On 19/02/2021 22:20, Krzysztof Jusiak via Boost wrote:

> I hope that the examples and explanation helps a bit, but if not I'm also
> more than happy/available to have a follow-up (via zoom or similar) if that
> helps (feedback could be used to improve the documentation)?

Kris I speak from experience with Outcome that you're going to have to
be much more hand holdy than that description you just gave. You'll need
to explain things in small, baby steps, because DI is one of those
things that nobody understands until the lightbulb switches on, and then
they totally get it.

Given that Mr. Dimov and several others have indicated they don't
understand the motivation behind DI, if you want to see DI get into
Boost, you're going to have to write a lot of personalised responses to
people and keep repeating yourself to each individual in turn until
people twig what DI is and why it's useful. I did this for Outcome, and
whilst it was laborious at the time, I think it paid off in the end for
everybody here.

(Incidentally, I chose DI to review manage for a reason, I think this is
the first vocabulary library we've seen presented here since Outcome. I
am *very* much hoping its review isn't going to turn into thousands of
emails ...)

Andrzej, I'll give you my description of DI (which is not that of
Boost.DI). For certain kinds of problem solution, it can make sense to
turn inside out the traditional design of a C++ program i.e. place the
innards on the outside, and put what is normally outside into the
innards. You thus get an "inverted design" program.

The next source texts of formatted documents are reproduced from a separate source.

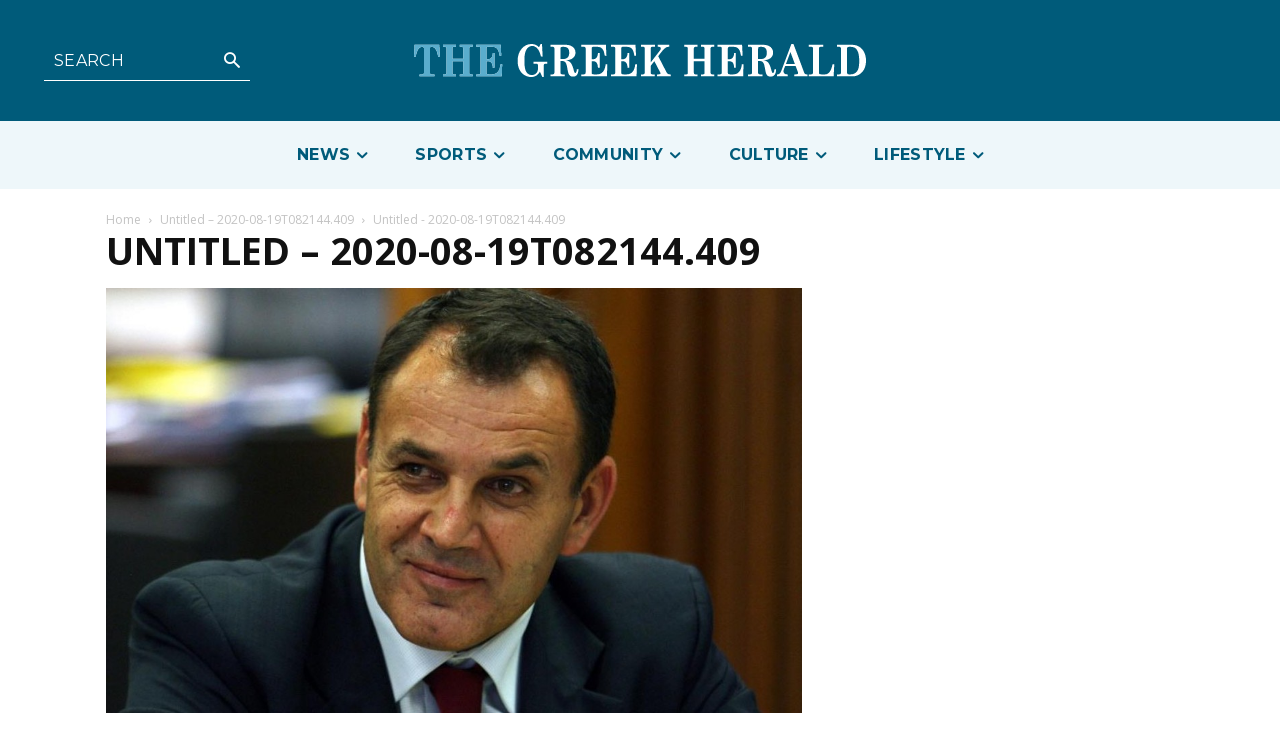

--- FILE ---
content_type: text/html; charset=UTF-8
request_url: https://greekherald.com.au/wp-admin/admin-ajax.php?td_theme_name=Newspaper&v=12.6.5
body_size: 43
content:
{"16167":14}

--- FILE ---
content_type: text/html; charset=utf-8
request_url: https://www.google.com/recaptcha/api2/aframe
body_size: 268
content:
<!DOCTYPE HTML><html><head><meta http-equiv="content-type" content="text/html; charset=UTF-8"></head><body><script nonce="L1ScOTxZDk-JFD7MMeH5zA">/** Anti-fraud and anti-abuse applications only. See google.com/recaptcha */ try{var clients={'sodar':'https://pagead2.googlesyndication.com/pagead/sodar?'};window.addEventListener("message",function(a){try{if(a.source===window.parent){var b=JSON.parse(a.data);var c=clients[b['id']];if(c){var d=document.createElement('img');d.src=c+b['params']+'&rc='+(localStorage.getItem("rc::a")?sessionStorage.getItem("rc::b"):"");window.document.body.appendChild(d);sessionStorage.setItem("rc::e",parseInt(sessionStorage.getItem("rc::e")||0)+1);localStorage.setItem("rc::h",'1768946025170');}}}catch(b){}});window.parent.postMessage("_grecaptcha_ready", "*");}catch(b){}</script></body></html>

Normally that's a bad idea, because maintenance is harder, it's anti
social to other engineers, and so on. Also, in C++, we typically use
template techniques such as CRTP for DI, we don't typically use
polymorphic techniques in this, but that's peculiar to C++ and not what
most languages do because they don't have powerful enough compile time
facilities.

For complex use cases, or where a fixed ABI is absolutely needed,
template based techniques are too painful to use to do DI, and for this
niche use case, a common runtime framework such as that of Boost.DI lets
arbitrary pieces of DI based code interoperate with one another in a
composable fashion.

This use case is probably even more niche than that for Outcome, which
maybe 15% of C++ developers would ever need to consider using. For
non-template DI, I would estimate less than 5% of C++ developers would
ever need to consider using it.

*However*, for where you do actually need runtime polymorphic DI, there
are very few good solutions to hand in C++, unlike in other major
languages. I think proposed Boost.DI could really fill that empty gap,
and for those few who need that gap filled, they _badly_ need it filled.
A standardised solution in this space would be particularly valuable.

Just to be clear, I was talking about DI in general above, I don't know
if Boost.DI is the correct, or sufficient, or best approach to solving
non-template DI in C++. That's for the review here to decide.